Third, Officer Maiella and Officer Dolquist's decision to transport Carbone to the Lawrence County Jail for female corrections officers to conduct a strip search was reasonable under the circumstances because Carbone's conduct during her arrest, such as reaching into her shorts and fidgeting while in the police cruiser, indicated that she may have been concealing contraband. See Bell v. Wolfish, 441 U.S. 520, 558-59 (1979) (holding that the reasonableness of a search is determined under the circumstances); see also Florence v. Bd. of Chosen Freeholders, 621 F.3d 296, 299 (3d Cir. 2010) (noting that a majority of "circuit courts of appeals applied [the] balancing test [found in Bell v. Wolfish, 441 U.S. 520,] and uniformly concluded that an arrestee charged with minor offenses may not be strip searched consistent with the Fourth Amendment unless the prison has reasonable suspicion that the arrestee is concealing a weapon or other contraband").

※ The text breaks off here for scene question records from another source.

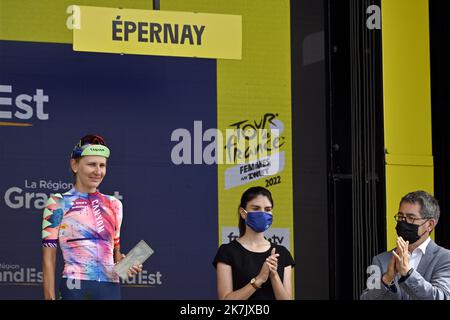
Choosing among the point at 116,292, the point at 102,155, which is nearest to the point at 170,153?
the point at 102,155

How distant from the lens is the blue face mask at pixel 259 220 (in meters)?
6.99

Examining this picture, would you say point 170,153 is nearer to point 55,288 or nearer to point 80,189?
point 80,189

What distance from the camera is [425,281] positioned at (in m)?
6.11

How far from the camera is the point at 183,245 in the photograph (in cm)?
715

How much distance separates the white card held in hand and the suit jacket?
141 centimetres

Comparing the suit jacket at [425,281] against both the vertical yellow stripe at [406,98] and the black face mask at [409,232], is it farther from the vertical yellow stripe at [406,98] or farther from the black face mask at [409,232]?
the vertical yellow stripe at [406,98]

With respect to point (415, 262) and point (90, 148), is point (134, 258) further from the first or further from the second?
point (415, 262)

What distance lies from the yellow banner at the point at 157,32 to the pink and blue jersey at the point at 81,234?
0.98m

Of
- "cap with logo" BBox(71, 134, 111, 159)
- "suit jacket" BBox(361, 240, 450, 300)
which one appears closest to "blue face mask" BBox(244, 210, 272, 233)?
"suit jacket" BBox(361, 240, 450, 300)

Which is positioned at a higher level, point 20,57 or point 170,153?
point 20,57

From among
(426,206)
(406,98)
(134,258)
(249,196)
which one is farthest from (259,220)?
(406,98)
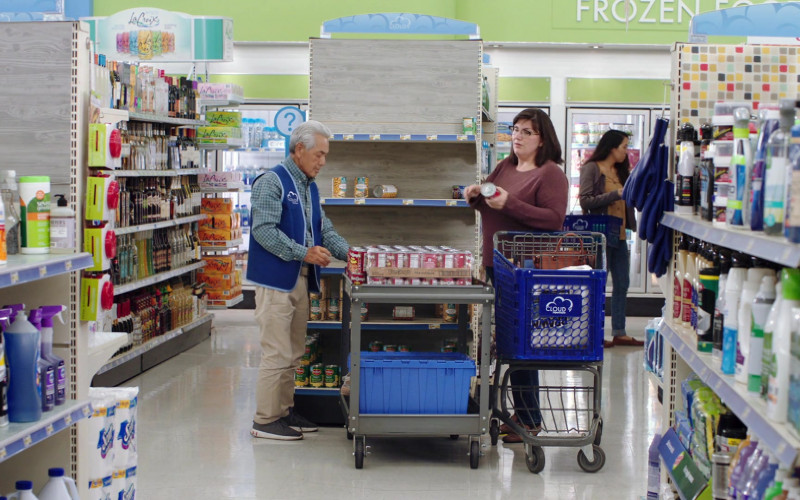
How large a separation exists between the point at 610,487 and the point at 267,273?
7.15 feet

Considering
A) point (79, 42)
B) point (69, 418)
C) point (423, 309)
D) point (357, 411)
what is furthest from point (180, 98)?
point (69, 418)

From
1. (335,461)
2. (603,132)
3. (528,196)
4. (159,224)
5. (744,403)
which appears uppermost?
(603,132)

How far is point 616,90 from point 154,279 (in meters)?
5.81

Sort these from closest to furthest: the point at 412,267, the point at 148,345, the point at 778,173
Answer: the point at 778,173 → the point at 412,267 → the point at 148,345

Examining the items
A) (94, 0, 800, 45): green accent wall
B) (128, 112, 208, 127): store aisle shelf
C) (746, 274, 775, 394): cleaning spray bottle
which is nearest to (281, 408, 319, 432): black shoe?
(128, 112, 208, 127): store aisle shelf

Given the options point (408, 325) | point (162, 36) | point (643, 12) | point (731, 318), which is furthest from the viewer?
point (643, 12)

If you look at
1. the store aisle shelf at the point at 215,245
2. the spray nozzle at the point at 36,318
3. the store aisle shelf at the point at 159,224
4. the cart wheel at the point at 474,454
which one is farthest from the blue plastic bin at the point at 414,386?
the store aisle shelf at the point at 215,245

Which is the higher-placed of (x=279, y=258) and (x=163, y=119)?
(x=163, y=119)

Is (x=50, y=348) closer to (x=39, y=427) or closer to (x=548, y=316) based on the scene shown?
(x=39, y=427)

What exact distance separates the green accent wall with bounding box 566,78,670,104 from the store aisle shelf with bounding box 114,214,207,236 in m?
4.52

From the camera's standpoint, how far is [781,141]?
2.42 metres

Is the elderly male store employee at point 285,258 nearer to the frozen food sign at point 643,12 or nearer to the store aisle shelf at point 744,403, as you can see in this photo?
the store aisle shelf at point 744,403

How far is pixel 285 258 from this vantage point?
5371 mm

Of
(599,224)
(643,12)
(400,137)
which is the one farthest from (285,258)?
(643,12)
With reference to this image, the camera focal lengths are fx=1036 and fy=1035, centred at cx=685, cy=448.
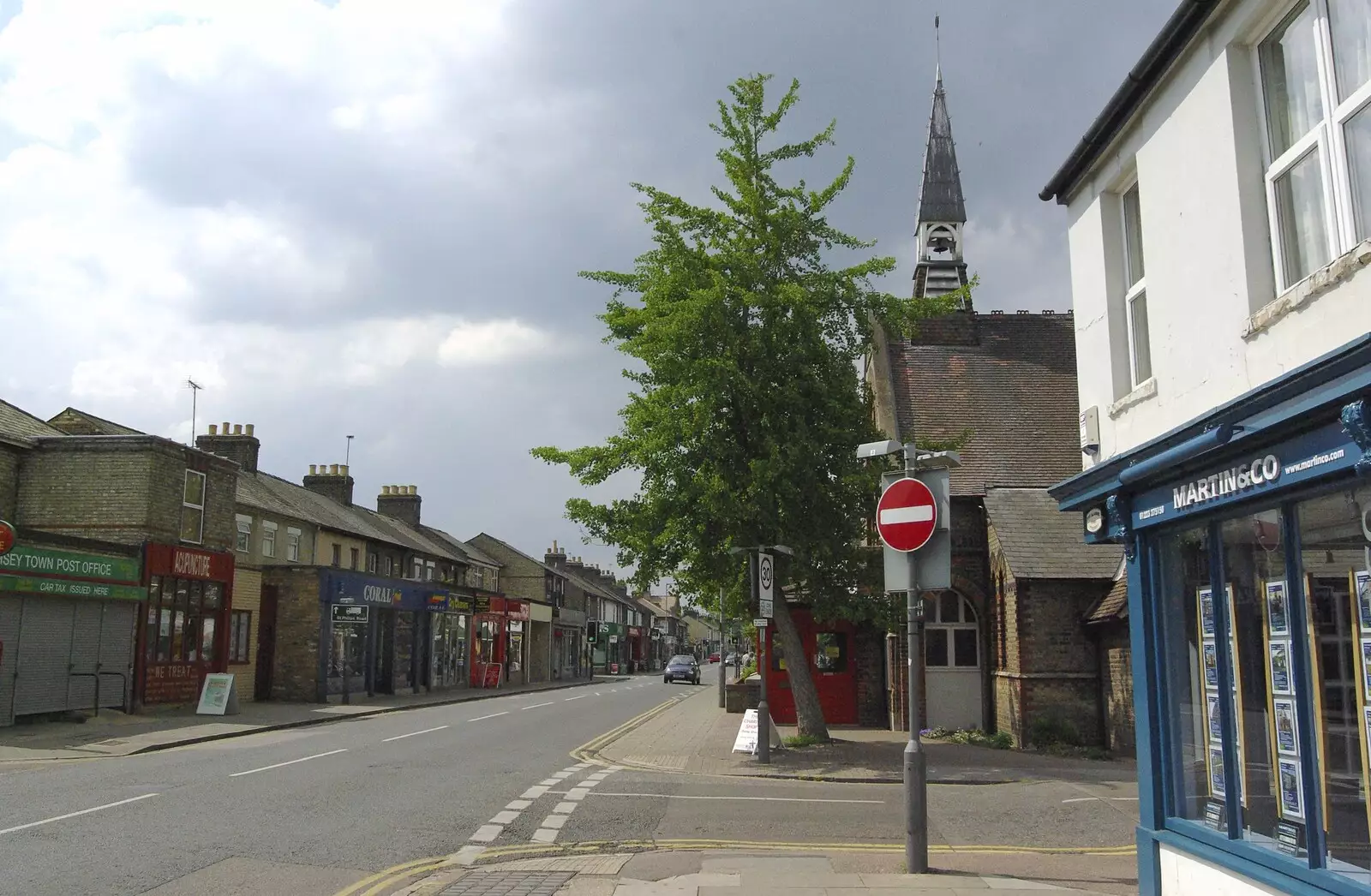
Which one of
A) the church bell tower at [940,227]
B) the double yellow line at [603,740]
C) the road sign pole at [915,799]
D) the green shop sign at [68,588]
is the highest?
the church bell tower at [940,227]

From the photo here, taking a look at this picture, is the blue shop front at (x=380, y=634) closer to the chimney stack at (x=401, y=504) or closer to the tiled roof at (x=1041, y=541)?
the chimney stack at (x=401, y=504)

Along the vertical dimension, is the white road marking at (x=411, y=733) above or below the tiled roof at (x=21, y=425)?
below

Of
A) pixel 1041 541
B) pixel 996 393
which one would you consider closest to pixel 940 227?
pixel 996 393

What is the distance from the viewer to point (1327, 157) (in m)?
5.44

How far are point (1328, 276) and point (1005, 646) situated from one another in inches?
648

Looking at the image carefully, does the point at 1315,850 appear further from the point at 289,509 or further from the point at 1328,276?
the point at 289,509

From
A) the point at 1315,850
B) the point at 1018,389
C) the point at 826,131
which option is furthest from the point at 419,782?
the point at 1018,389

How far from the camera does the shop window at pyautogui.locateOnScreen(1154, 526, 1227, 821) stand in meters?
6.59

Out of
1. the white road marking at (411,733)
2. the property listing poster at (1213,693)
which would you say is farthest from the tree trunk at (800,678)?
the property listing poster at (1213,693)

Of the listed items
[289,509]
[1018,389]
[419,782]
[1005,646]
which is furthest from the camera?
[289,509]

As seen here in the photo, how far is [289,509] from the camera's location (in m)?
33.8

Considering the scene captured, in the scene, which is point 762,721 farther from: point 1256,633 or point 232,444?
point 232,444

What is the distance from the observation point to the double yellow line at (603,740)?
671 inches

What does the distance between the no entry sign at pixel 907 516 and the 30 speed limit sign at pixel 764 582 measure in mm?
7111
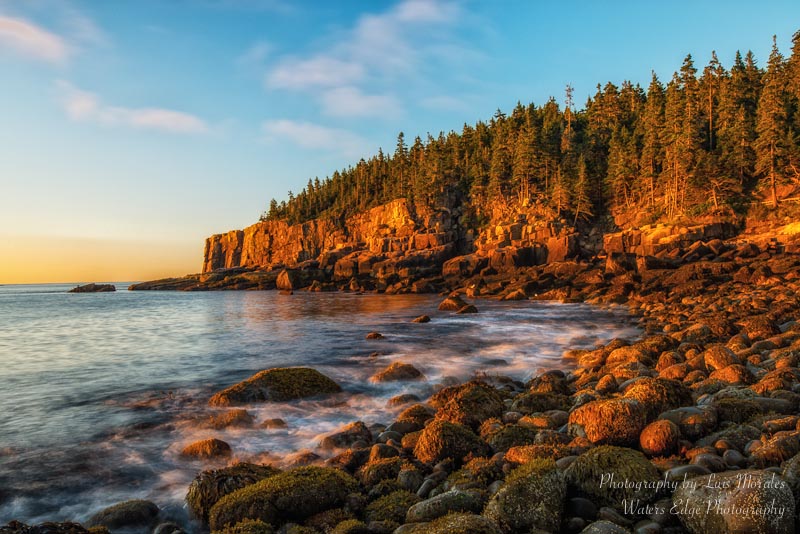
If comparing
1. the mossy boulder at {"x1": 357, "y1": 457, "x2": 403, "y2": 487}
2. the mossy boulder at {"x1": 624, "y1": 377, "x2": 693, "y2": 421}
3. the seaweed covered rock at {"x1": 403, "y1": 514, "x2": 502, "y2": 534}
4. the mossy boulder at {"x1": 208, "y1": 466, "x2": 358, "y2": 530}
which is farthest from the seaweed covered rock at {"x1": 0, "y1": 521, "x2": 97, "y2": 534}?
the mossy boulder at {"x1": 624, "y1": 377, "x2": 693, "y2": 421}

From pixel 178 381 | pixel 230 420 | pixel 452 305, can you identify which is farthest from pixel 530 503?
pixel 452 305

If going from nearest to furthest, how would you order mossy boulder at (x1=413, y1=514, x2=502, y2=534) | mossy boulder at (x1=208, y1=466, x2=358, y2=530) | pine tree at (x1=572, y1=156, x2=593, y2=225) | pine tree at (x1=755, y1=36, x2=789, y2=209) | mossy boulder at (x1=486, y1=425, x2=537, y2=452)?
mossy boulder at (x1=413, y1=514, x2=502, y2=534)
mossy boulder at (x1=208, y1=466, x2=358, y2=530)
mossy boulder at (x1=486, y1=425, x2=537, y2=452)
pine tree at (x1=755, y1=36, x2=789, y2=209)
pine tree at (x1=572, y1=156, x2=593, y2=225)

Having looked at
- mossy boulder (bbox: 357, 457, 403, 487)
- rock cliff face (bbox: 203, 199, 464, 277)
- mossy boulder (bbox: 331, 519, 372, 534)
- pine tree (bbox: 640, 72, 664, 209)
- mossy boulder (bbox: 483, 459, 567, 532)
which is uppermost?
pine tree (bbox: 640, 72, 664, 209)

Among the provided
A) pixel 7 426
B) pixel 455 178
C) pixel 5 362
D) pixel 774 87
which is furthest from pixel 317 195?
pixel 7 426

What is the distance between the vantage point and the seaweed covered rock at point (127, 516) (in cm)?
585

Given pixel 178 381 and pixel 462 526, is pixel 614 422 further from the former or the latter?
pixel 178 381

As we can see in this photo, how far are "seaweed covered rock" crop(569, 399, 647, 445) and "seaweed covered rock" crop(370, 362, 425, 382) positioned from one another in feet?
23.5

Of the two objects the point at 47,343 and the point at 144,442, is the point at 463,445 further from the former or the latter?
the point at 47,343

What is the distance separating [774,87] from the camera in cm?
5531

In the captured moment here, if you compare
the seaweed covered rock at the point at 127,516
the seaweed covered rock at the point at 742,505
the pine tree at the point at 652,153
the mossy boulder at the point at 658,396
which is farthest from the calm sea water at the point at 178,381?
the pine tree at the point at 652,153

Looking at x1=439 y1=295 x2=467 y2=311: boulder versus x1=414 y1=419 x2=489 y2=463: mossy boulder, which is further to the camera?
x1=439 y1=295 x2=467 y2=311: boulder

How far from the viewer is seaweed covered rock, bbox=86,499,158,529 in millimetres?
5852

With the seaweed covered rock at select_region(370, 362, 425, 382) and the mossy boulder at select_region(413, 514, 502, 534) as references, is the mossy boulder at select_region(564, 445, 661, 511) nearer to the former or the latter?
the mossy boulder at select_region(413, 514, 502, 534)

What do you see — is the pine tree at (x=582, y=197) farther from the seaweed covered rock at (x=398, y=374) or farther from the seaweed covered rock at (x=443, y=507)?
the seaweed covered rock at (x=443, y=507)
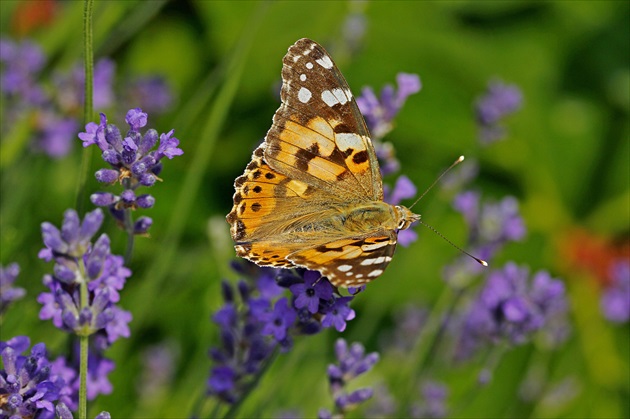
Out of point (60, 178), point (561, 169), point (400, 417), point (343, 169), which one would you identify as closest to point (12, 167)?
point (60, 178)

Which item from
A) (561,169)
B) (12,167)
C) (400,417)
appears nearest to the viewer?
(400,417)

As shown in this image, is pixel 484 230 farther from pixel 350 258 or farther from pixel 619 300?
pixel 619 300

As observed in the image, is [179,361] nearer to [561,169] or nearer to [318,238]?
[318,238]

Fourth, because it was possible that Carbone had accidentally ingested the narcotics that officers believed were contained in the concealed item in her mouth and/or the baggie in her vagina, Carbone's body cavity search was permissible without a warrant because the situation presented a time-sensitive, medical emergency. See Schmerber v. California, 384 U.S. 757, 770 (1966) (holding that intrusions of the human body without a warrant can be reasonable in cases of emergency); see also United States v. Owens, 475 F.2d 759, 760 (5th Cir. 1973) (per curiam) (holding that a warrantless medical procedure, when authorized by officers acting in good faith "to prevent further harm," did not violate a detainee's rights). Further, because the warrantless cavity search was permissible under the exigent circumstances that presented themselves, Carbone's consent to the body cavity search was not necessary.
Therefore, for the reasons stated above, we affirm the District Court's grant of summary judgment in favor of Defendants.